The backfill saves via `documentRepository.save` directly and **never** routes through
`updateDocument` — following the `backfillFileHashes` precedent — so a mechanical rename does
not snapshot the whole corpus into `document_versions`. It is idempotent (a second run
rewrites nothing) and logs one SLF4J-parameterized `scanned/updated/skipped` line; the
response is `BackfillResult(count)`.
### 4. Edit-form feedback (FR-005)
A localized helper line (de/en/es) under the title input explains that the title is built
from date/place and that a hand-edit is preserved, wired via `aria-describedby` and shown
only on the single-document edit form. A live preview was considered and declined.
## Consequences
- The three call sites can never diverge — there is exactly one formula
(`NFR-MAINT-001`). Save-time cost is a string build + compare; the backfill is one
synchronous transactional sweep over a low-thousands corpus.
- Security: the index is compared **literally** (`String.startsWith` / `Pattern.quote`)
because `originalFilename` is user-controlled and may carry regex metacharacters — an
unquoted pattern would be a ReDoS / regex-injection vector (CWE-1333 / CWE-625). The
date-label sub-patterns use only bounded, non-nested quantifiers.
- **File-replaced documents are treated as manual, by design.** The index is
`originalFilename`, which `updateDocument` reassigns to the uploaded file's name on a
file-replace. After a replace the stored title no longer matches `build(currentState)`, so
neither save-time nor backfill rewrites it. This is the accepted fail-safe of overloading
`originalFilename` rather than adding a dedicated `catalogIndex` column.

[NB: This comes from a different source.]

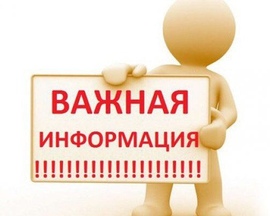 Заседание комиссии по противодействию коррупции 26.06.2020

- The save-time heuristic risk is zero (exact match); the backfill heuristic can, by its
documented FR-004 rule, treat `{index} {valid date label} {anything}` as machine-built
and rewrite the trailing segment. This is the accepted trade for cleaning the backlog
without the lost pre-edit state.
## Alternatives considered
- **A dedicated `catalogIndex` column** instead of overloading `originalFilename` — rejected;
it adds a migration and a second source of truth for the index for no current benefit, and
the file-replace fail-safe is acceptable.
- **A heuristic at save-time too** (instead of the exact match) — rejected; the stored title
is available pre-edit, so an exact comparison is strictly better (no false positives).
- **A live title preview in the edit form** — rejected (FR-005); a static helper line is
calmer for the 60+ audience and avoids a second client-side mirror of the formula.
- **Collapsing the frontend `formatDocumentDate` into the backend** — out of scope; the
Java/TS date-label split is the deliberate #666 design, pinned by a shared fixture.